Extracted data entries
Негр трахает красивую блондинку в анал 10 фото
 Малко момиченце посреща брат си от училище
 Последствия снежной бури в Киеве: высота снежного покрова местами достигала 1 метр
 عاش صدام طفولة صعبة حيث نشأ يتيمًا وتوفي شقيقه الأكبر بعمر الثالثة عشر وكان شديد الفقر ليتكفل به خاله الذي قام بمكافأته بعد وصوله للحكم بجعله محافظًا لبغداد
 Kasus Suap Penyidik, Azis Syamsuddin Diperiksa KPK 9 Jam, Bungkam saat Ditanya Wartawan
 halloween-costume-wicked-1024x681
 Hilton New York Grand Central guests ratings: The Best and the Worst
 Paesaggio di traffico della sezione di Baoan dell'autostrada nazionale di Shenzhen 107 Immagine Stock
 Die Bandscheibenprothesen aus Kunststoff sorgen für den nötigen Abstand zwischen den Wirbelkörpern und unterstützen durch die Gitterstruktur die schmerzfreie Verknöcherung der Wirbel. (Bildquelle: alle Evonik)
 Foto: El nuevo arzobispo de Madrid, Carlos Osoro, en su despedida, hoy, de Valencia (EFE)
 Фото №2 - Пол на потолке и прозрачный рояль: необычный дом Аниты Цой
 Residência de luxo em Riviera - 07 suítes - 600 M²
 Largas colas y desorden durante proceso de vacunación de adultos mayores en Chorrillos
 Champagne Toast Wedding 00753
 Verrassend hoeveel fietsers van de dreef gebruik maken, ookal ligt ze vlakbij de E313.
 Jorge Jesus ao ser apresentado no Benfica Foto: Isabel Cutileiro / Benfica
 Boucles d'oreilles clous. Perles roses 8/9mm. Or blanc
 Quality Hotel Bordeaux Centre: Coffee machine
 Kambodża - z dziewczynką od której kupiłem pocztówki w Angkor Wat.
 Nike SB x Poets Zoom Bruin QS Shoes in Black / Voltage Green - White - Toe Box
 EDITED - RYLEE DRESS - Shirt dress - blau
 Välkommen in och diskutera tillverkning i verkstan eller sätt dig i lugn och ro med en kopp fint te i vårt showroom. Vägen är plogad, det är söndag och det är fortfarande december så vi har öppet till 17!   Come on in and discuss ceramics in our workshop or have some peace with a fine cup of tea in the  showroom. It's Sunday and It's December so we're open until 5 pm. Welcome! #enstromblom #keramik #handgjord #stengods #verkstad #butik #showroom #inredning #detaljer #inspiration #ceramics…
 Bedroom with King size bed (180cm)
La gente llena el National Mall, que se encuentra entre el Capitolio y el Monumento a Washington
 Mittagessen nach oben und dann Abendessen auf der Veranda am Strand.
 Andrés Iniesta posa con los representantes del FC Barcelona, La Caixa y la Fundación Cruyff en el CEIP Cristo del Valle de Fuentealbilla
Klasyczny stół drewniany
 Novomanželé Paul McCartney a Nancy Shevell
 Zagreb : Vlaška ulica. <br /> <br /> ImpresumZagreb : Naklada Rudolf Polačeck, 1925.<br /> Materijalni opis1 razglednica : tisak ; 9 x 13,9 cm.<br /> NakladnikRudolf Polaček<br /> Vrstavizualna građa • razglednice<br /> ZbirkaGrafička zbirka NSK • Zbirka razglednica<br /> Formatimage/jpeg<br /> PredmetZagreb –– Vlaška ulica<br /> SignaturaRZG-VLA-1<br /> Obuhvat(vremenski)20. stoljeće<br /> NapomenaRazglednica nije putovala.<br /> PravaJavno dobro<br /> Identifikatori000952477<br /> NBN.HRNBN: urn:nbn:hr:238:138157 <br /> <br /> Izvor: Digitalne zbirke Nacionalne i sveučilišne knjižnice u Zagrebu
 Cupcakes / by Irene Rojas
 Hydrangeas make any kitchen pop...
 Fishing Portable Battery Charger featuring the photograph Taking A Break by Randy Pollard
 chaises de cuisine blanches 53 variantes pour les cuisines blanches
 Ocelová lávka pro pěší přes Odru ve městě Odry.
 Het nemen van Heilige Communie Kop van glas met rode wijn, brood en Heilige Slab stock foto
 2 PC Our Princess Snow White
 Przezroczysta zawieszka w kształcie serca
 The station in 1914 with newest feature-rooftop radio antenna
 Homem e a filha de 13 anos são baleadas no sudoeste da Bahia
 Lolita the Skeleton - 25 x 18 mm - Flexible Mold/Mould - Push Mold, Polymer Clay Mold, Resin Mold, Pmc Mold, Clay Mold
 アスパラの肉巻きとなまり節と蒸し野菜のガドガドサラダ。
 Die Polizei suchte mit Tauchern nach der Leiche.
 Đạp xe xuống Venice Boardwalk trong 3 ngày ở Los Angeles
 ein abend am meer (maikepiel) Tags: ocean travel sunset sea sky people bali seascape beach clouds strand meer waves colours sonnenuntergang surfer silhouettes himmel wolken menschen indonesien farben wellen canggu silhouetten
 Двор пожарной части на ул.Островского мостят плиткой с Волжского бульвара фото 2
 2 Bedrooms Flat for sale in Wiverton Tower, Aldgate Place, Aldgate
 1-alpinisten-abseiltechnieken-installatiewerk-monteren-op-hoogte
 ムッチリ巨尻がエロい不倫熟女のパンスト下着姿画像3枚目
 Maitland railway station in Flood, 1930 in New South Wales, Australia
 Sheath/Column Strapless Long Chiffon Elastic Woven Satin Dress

** HOW TO COMPLETE THIS TASK **
Make an exact copy of every line in the data.

** ANSWER TO THE PROBLEM **
Негр трахает красивую блондинку в анал 10 фото
 Малко момиченце посреща брат си от училище
 Последствия снежной бури в Киеве: высота снежного покрова местами достигала 1 метр
 عاش صدام طفولة صعبة حيث نشأ يتيمًا وتوفي شقيقه الأكبر بعمر الثالثة عشر وكان شديد الفقر ليتكفل به خاله الذي قام بمكافأته بعد وصوله للحكم بجعله محافظًا لبغداد
 Kasus Suap Penyidik, Azis Syamsuddin Diperiksa KPK 9 Jam, Bungkam saat Ditanya Wartawan
 halloween-costume-wicked-1024x681
 Hilton New York Grand Central guests ratings: The Best and the Worst
 Paesaggio di traffico della sezione di Baoan dell'autostrada nazionale di Shenzhen 107 Immagine Stock
 Die Bandscheibenprothesen aus Kunststoff sorgen für den nötigen Abstand zwischen den Wirbelkörpern und unterstützen durch die Gitterstruktur die schmerzfreie Verknöcherung der Wirbel. (Bildquelle: alle Evonik)
 Foto: El nuevo arzobispo de Madrid, Carlos Osoro, en su despedida, hoy, de Valencia (EFE)
 Фото №2 - Пол на потолке и прозрачный рояль: необычный дом Аниты Цой
 Residência de luxo em Riviera - 07 suítes - 600 M²
 Largas colas y desorden durante proceso de vacunación de adultos mayores en Chorrillos
 Champagne Toast Wedding 00753
 Verrassend hoeveel fietsers van de dreef gebruik maken, ookal ligt ze vlakbij de E313.
 Jorge Jesus ao ser apresentado no Benfica Foto: Isabel Cutileiro / Benfica
 Boucles d'oreilles clous. Perles roses 8/9mm. Or blanc
 Quality Hotel Bordeaux Centre: Coffee machine
 Kambodża - z dziewczynką od której kupiłem pocztówki w Angkor Wat.
 Nike SB x Poets Zoom Bruin QS Shoes in Black / Voltage Green - White - Toe Box
 EDITED - RYLEE DRESS - Shirt dress - blau
 Välkommen in och diskutera tillverkning i verkstan eller sätt dig i lugn och ro med en kopp fint te i vårt showroom. Vägen är plogad, det är söndag och det är fortfarande december så vi har öppet till 17!   Come on in and discuss ceramics in our workshop or have some peace with a fine cup of tea in the  showroom. It's Sunday and It's December so we're open until 5 pm. Welcome! #enstromblom #keramik #handgjord #stengods #verkstad #butik #showroom #inredning #detaljer #inspiration #ceramics…
 Bedroom with King size bed (180cm)
La gente llena el National Mall, que se encuentra entre el Capitolio y el Monumento a Washington
 Mittagessen nach oben und dann Abendessen auf der Veranda am Strand.
 Andrés Iniesta posa con los representantes del FC Barcelona, La Caixa y la Fundación Cruyff en el CEIP Cristo del Valle de Fuentealbilla
Klasyczny stół drewniany
 Novomanželé Paul McCartney a Nancy Shevell
 Zagreb : Vlaška ulica. <br /> <br /> ImpresumZagreb : Naklada Rudolf Polačeck, 1925.<br /> Materijalni opis1 razglednica : tisak ; 9 x 13,9 cm.<br /> NakladnikRudolf Polaček<br /> Vrstavizualna građa • razglednice<br /> ZbirkaGrafička zbirka NSK • Zbirka razglednica<br /> Formatimage/jpeg<br /> PredmetZagreb –– Vlaška ulica<br /> SignaturaRZG-VLA-1<br /> Obuhvat(vremenski)20. stoljeće<br /> NapomenaRazglednica nije putovala.<br /> PravaJavno dobro<br /> Identifikatori000952477<br /> NBN.HRNBN: urn:nbn:hr:238:138157 <br /> <br /> Izvor: Digitalne zbirke Nacionalne i sveučilišne knjižnice u Zagrebu
 Cupcakes / by Irene Rojas
 Hydrangeas make any kitchen pop...
 Fishing Portable Battery Charger featuring the photograph Taking A Break by Randy Pollard
 chaises de cuisine blanches 53 variantes pour les cuisines blanches
 Ocelová lávka pro pěší přes Odru ve městě Odry.
 Het nemen van Heilige Communie Kop van glas met rode wijn, brood en Heilige Slab stock foto
 2 PC Our Princess Snow White
 Przezroczysta zawieszka w kształcie serca
 The station in 1914 with newest feature-rooftop radio antenna
 Homem e a filha de 13 anos são baleadas no sudoeste da Bahia
 Lolita the Skeleton - 25 x 18 mm - Flexible Mold/Mould - Push Mold, Polymer Clay Mold, Resin Mold, Pmc Mold, Clay Mold
 アスパラの肉巻きとなまり節と蒸し野菜のガドガドサラダ。
 Die Polizei suchte mit Tauchern nach der Leiche.
 Đạp xe xuống Venice Boardwalk trong 3 ngày ở Los Angeles
 ein abend am meer (maikepiel) Tags: ocean travel sunset sea sky people bali seascape beach clouds strand meer waves colours sonnenuntergang surfer silhouettes himmel wolken menschen indonesien farben wellen canggu silhouetten
 Двор пожарной части на ул.Островского мостят плиткой с Волжского бульвара фото 2
 2 Bedrooms Flat for sale in Wiverton Tower, Aldgate Place, Aldgate
 1-alpinisten-abseiltechnieken-installatiewerk-monteren-op-hoogte
 ムッチリ巨尻がエロい不倫熟女のパンスト下着姿画像3枚目
 Maitland railway station in Flood, 1930 in New South Wales, Australia
 Sheath/Column Strapless Long Chiffon Elastic Woven Satin Dress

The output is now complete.